TaskExecutor # establishJobManagerConnection

TaskExecutor # offerSlotsToJobManager，这里就是遍历已经分配的TaskSlot，然后每个TaskSlot会生成一个SlotOffer（里面是allocationId，slotIndex，resourceProfile），这个会通过RPC发给 JM。

private void offerSlotsToJobManager(final JobID jobId) {

				final Iterator<TaskSlot<Task>> reservedSlotsIterator = taskSlotTable.getAllocatedSlots(jobId);

				final JobMasterId jobMasterId = jobManagerConnection.getJobMasterId();

				final Collection<SlotOffer> reservedSlots = new HashSet<>(2);

				while (reservedSlotsIterator.hasNext()) {

					SlotOffer offer = reservedSlotsIterator.next().generateSlotOffer();

					reservedSlots.add(offer);

				}

    			// 把 SlotOffer 通过RPC发给 JM

				CompletableFuture<Collection<SlotOffer>> acceptedSlotsFuture =

                    jobMasterGateway.offerSlots(

                            getResourceID(),

                            reservedSlots,

                            taskManagerConfiguration.getTimeout());

}

JobMaster # offerSlots 。程序执行到 JM。当 JM 收到 SlotOffer时候，就会根据 RPC传递过来的 taskManagerId 参数，构建一个 taskExecutorGateway，然后这个 taskExecutorGateway 被赋予为 AllocatedSlot . taskManagerGateway。这样就把 JM 范畴的 Slot 和 Slot 所在的 taskManager 联系起来。

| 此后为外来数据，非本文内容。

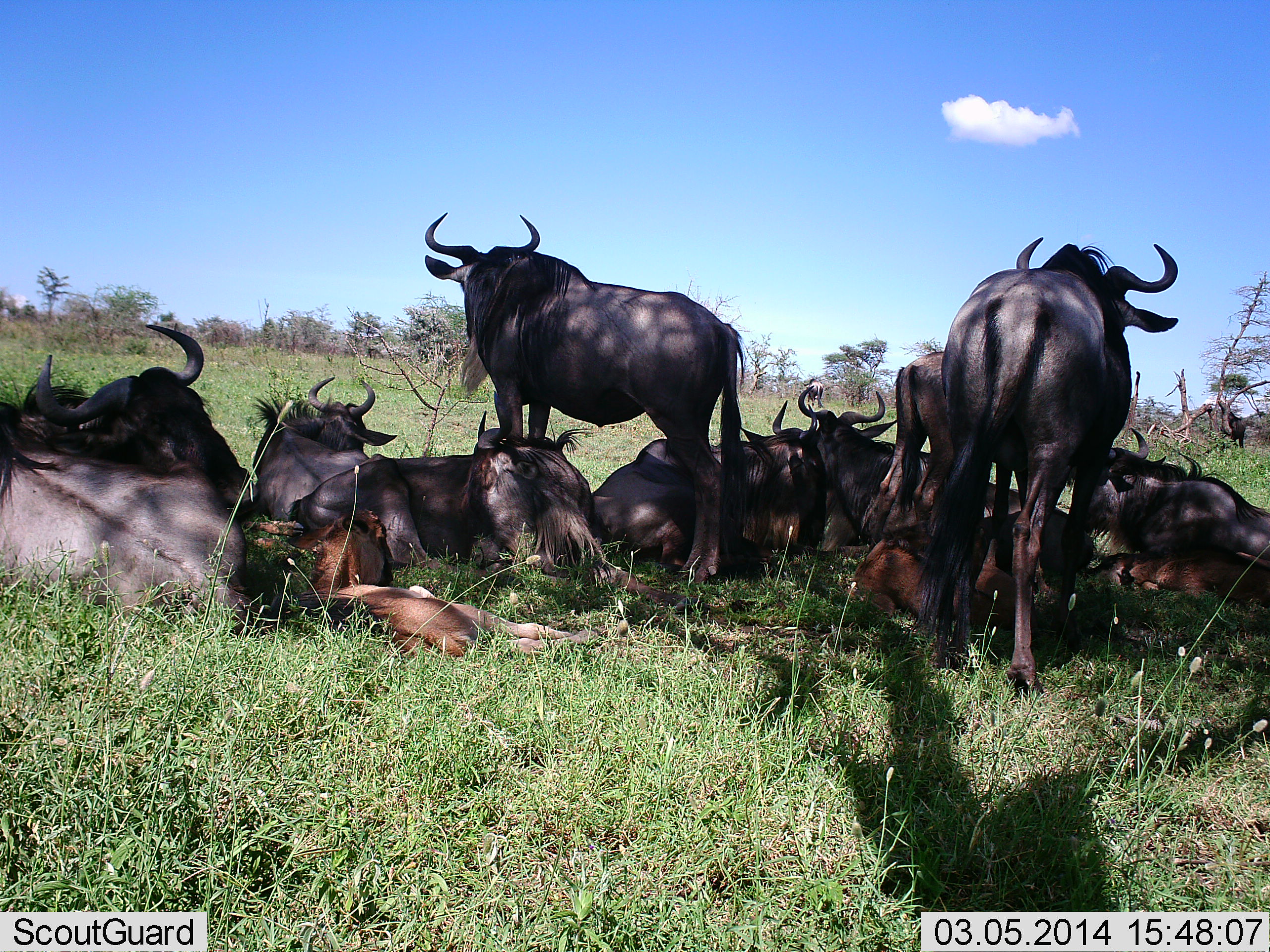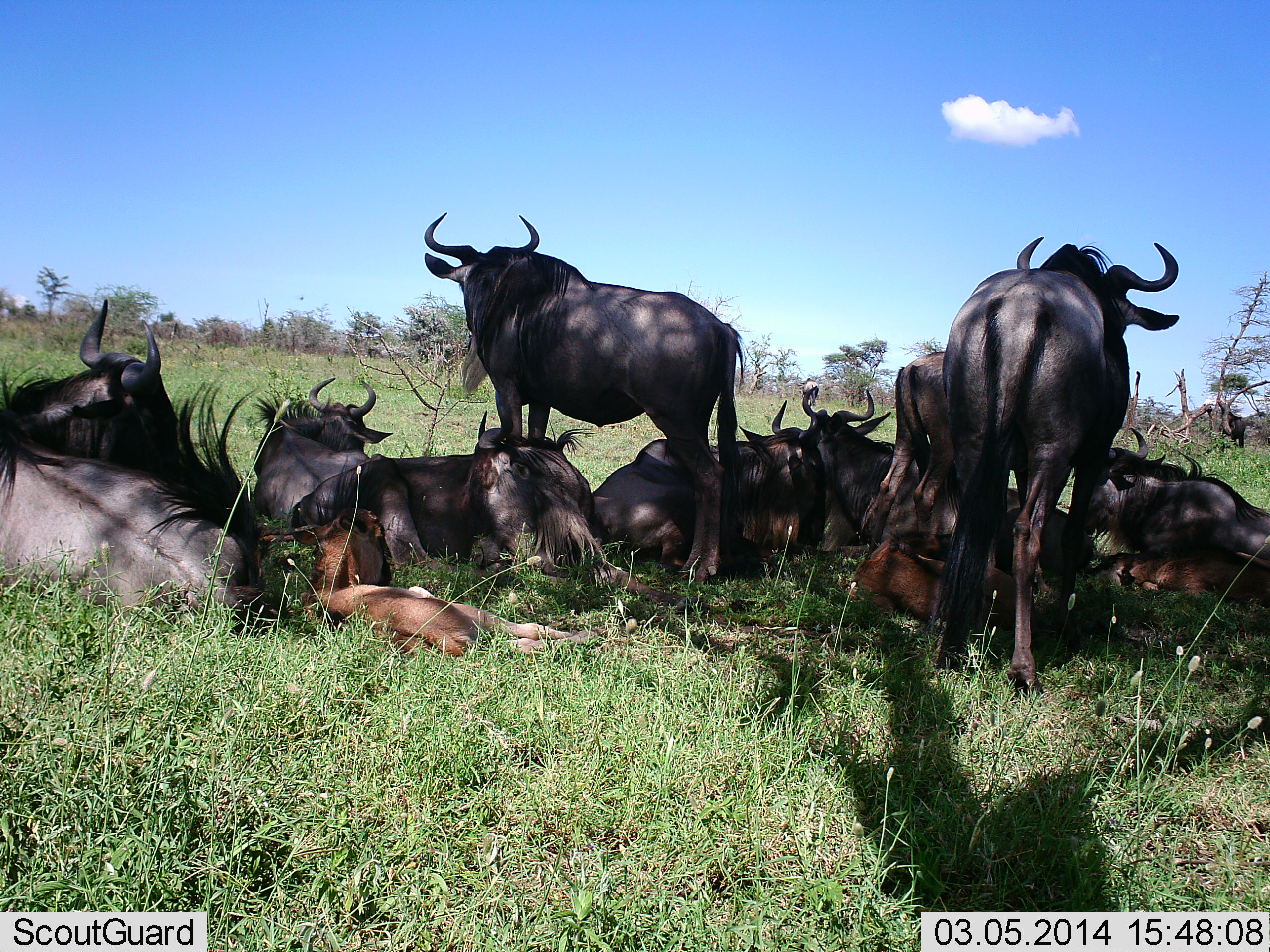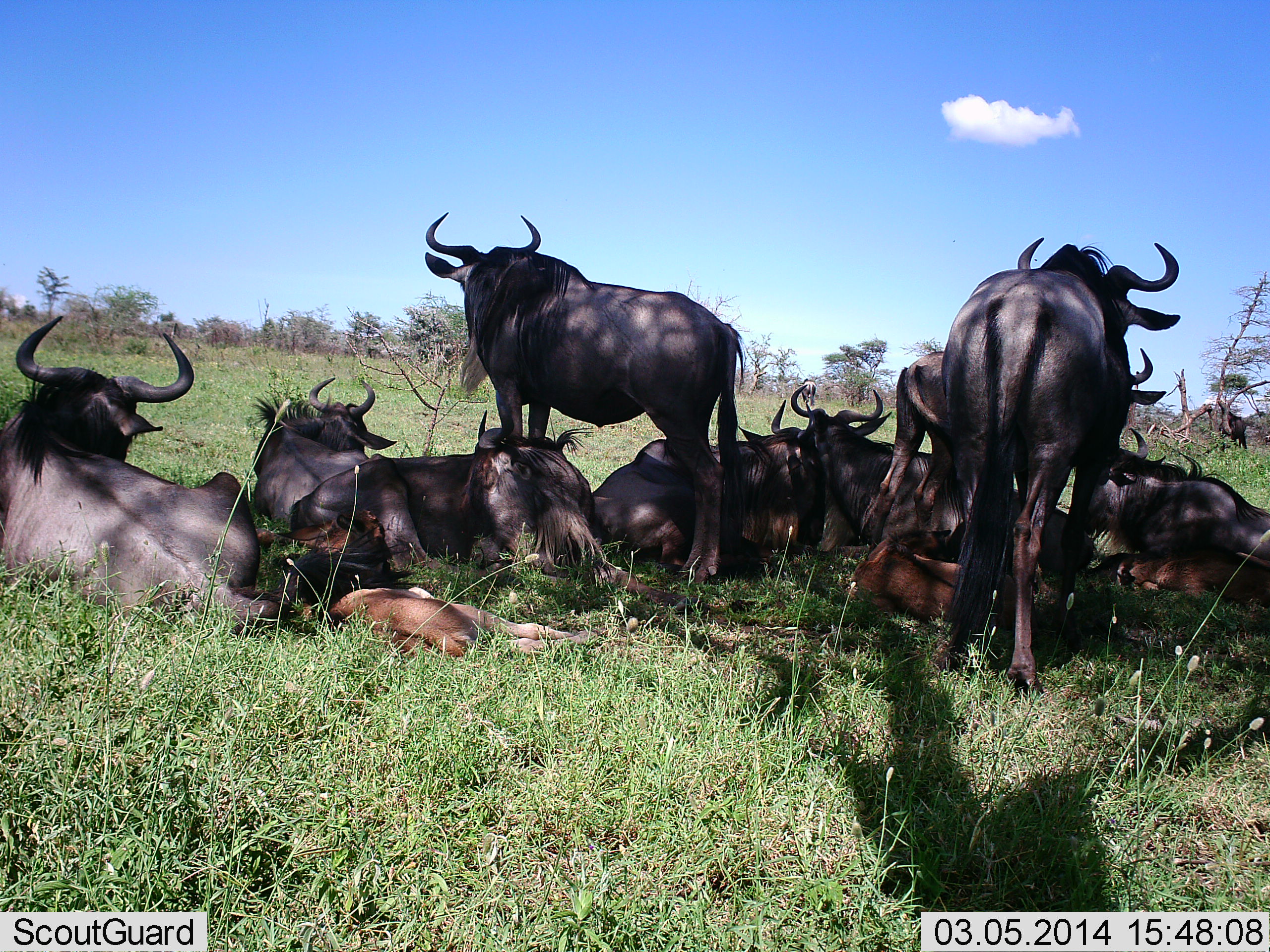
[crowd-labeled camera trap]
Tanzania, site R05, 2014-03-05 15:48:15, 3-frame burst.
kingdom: Animalia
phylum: Chordata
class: Mammalia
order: Artiodactyla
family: Bovidae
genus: Connochaetes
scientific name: Connochaetes taurinus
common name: blue wildebeest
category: wildebeest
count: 11-50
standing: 40%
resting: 100%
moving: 0%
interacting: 0%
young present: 40%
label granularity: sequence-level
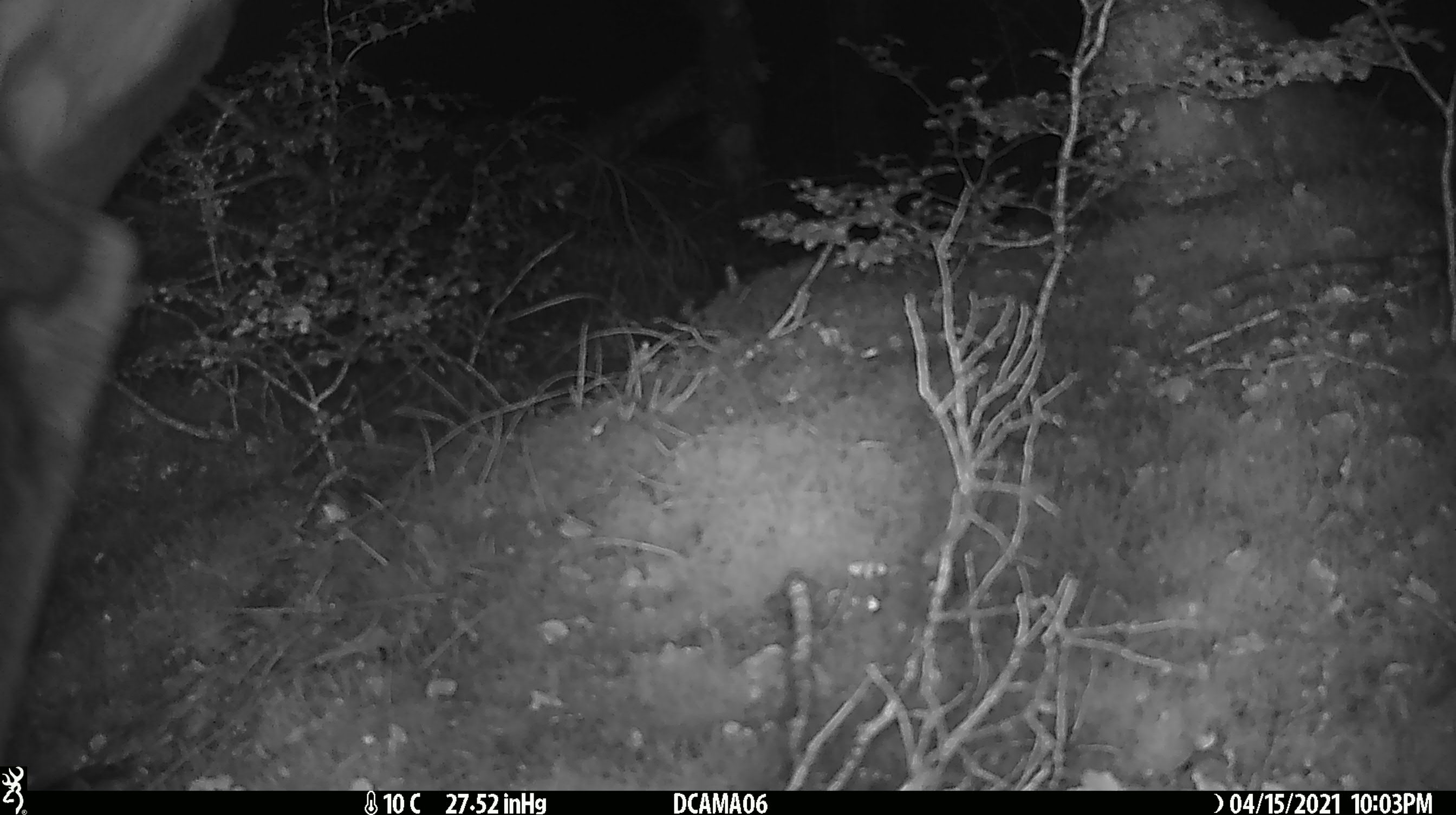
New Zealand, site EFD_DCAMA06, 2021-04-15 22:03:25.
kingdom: Animalia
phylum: Chordata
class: Mammalia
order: Artiodactyla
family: Cervidae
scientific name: Cervidae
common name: deer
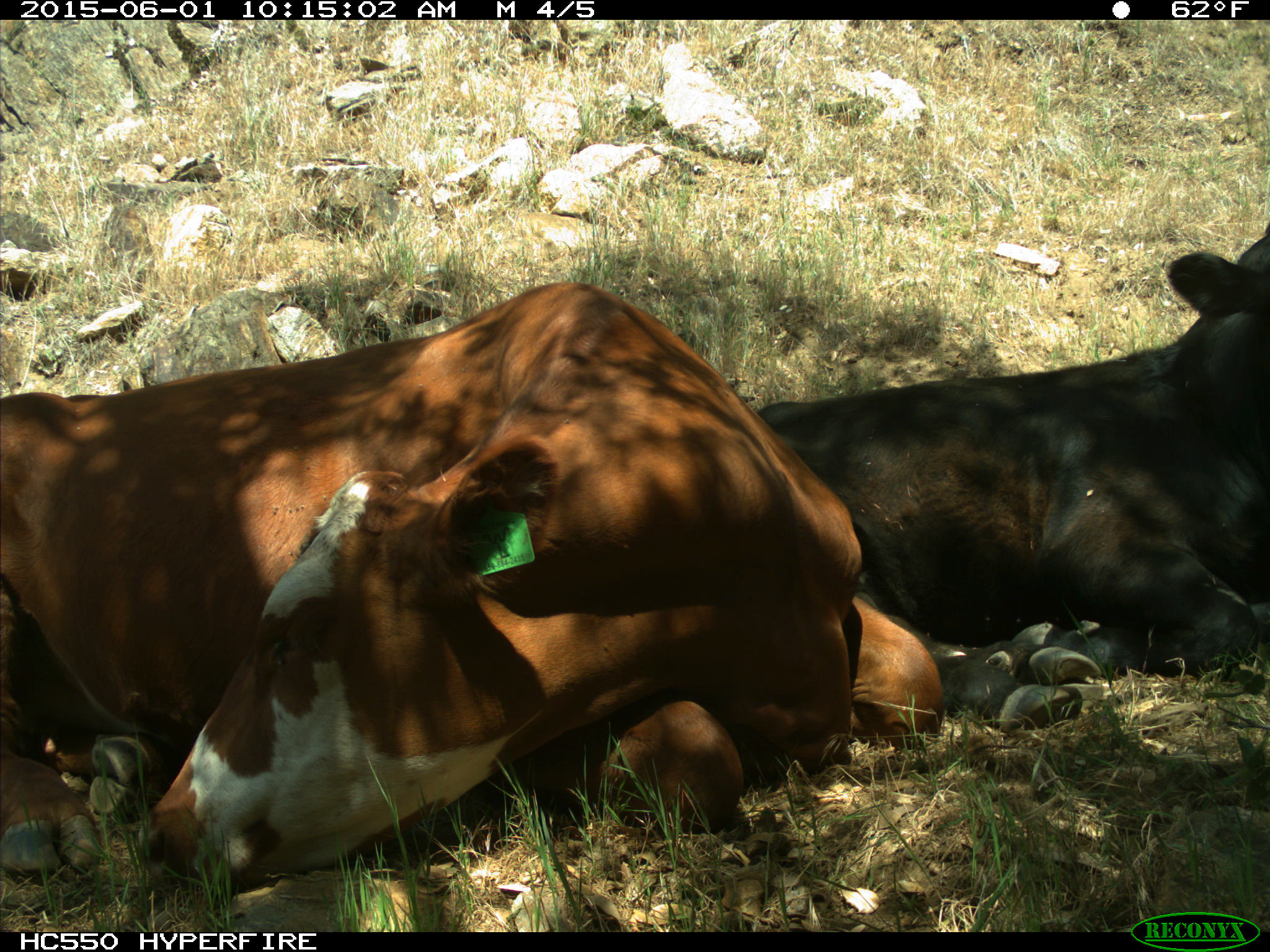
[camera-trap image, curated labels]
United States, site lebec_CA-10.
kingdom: Animalia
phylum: Chordata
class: Mammalia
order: Artiodactyla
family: Bovidae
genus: Bos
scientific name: Bos taurus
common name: domestic cow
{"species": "Bos taurus (domestic cow)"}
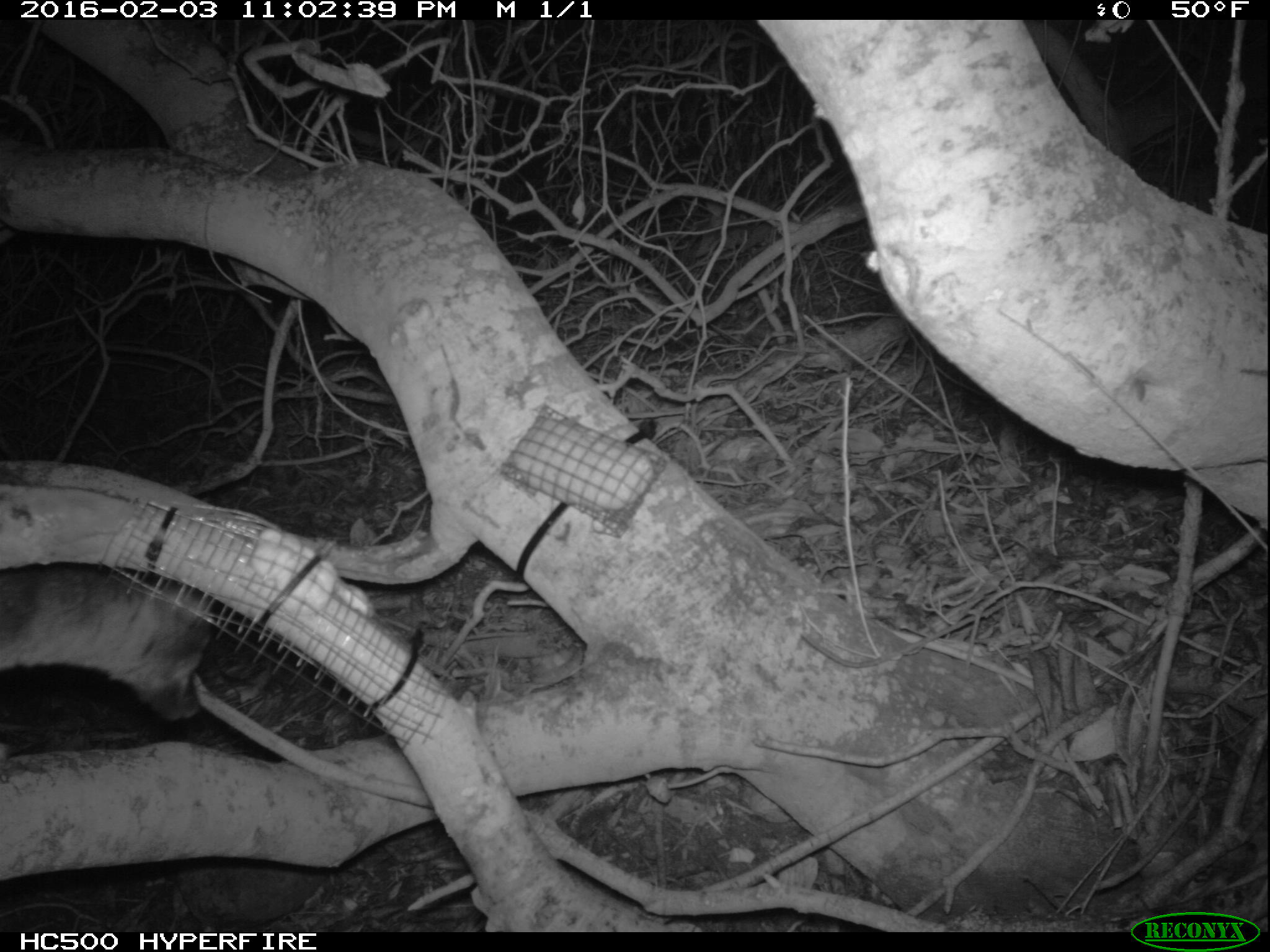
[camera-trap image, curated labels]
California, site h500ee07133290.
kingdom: Animalia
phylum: Chordata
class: Mammalia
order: Carnivora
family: Canidae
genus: Urocyon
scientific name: Urocyon littoralis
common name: island fox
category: fox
Fox (island fox) (Urocyon littoralis).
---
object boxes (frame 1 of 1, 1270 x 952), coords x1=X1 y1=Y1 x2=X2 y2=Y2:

public CompletableFuture<Collection<SlotOffer>> offerSlots(

			final ResourceID taskManagerId,

			final Collection<SlotOffer> slots,

			final Time timeout) {

		Tuple2<TaskManagerLocation, TaskExecutorGateway> taskManager = registeredTaskManagers.get(taskManagerId);

		final TaskManagerLocation taskManagerLocation = taskManager.f0;

		final TaskExecutorGateway taskExecutorGateway = taskManager.f1;

		final RpcTaskManagerGateway rpcTaskManagerGateway = new RpcTaskManagerGateway(taskExecutorGateway, getFencingToken());

		return CompletableFuture.completedFuture(

			slotPool.offerSlots(

				taskManagerLocation,

				rpcTaskManagerGateway,

				slots));

	}

SlotPoolImpl # offerSlots

SlotPoolImpl # offerSlot，这里根据 SlotOffer 的信息生成一个 AllocatedSlot，对于 AllocatedSlot 来说，有效信息就是 slotIndex, resourceProfile。提醒，AllocatedSlot implements PhysicalSlot。

boolean offerSlot(

			final TaskManagerLocation taskManagerLocation,

			final TaskManagerGateway taskManagerGateway,

			final SlotOffer slotOffer) {

    // 根据 SlotOffer 的信息生成一个 AllocatedSlot，对于 AllocatedSlot 来说，有效信息就是 slotIndex, resourceProfile

	final AllocatedSlot allocatedSlot = new AllocatedSlot(

       allocationID,

       taskManagerLocation,

       slotOffer.getSlotIndex(),

       slotOffer.getResourceProfile(),

       taskManagerGateway);

    allocatedSlots.add(pendingRequest.getSlotRequestId(), allocatedSlot);

		if (pendingRequest != null) {

			allocatedSlots.add(pendingRequest.getSlotRequestId(), allocatedSlot);

      // 这里取出了 pendingRequest 的 Future, 就是我们之前的 Future 3，进行回调

			if (!pendingRequest.getAllocatedSlotFuture().complete(allocatedSlot))

            {

				// we could not complete the pending slot future --> try to fulfill another pending request

				allocatedSlots.remove(pendingRequest.getSlotRequestId());

				tryFulfillSlotRequestOrMakeAvailable(allocatedSlot);

			}

		}

}

开始回调 Future 3，代码在 SlotSharingManager # createRootSlot 这里

FutureUtils.forward(

   slotContextFuture.thenApply(

      (SlotContext slotContext) -> {

         // add the root node to the set of resolved root nodes once the SlotContext future has

         // been completed and we know the slot's TaskManagerLocation

         tryMarkSlotAsResolved(slotRequestId, slotContext); // 运行到这里

         return slotContext;

      }),

   slotContextFutureAfterRootSlotResolution); // 然后到这里

开始回调 Future 2，代码在 SingleTaskSlot 构造函数，因为有 PhysicalSlot extends SlotContext，所以这里就把物理Slot 映射成了一个逻辑Slot

singleLogicalSlotFuture = parent.getSlotContextFuture()

   .thenApply(

      (SlotContext slotContext) -> {

         return new SingleLogicalSlot( // 回调生成了 SingleLogicalSlot

            slotRequestId,

            slotContext,

            slotSharingGroupId,

            locality,

            slotOwner);

      });

开始回调 Future 1，代码在这里，调用到后续 Deploy 时候设置的回调函数。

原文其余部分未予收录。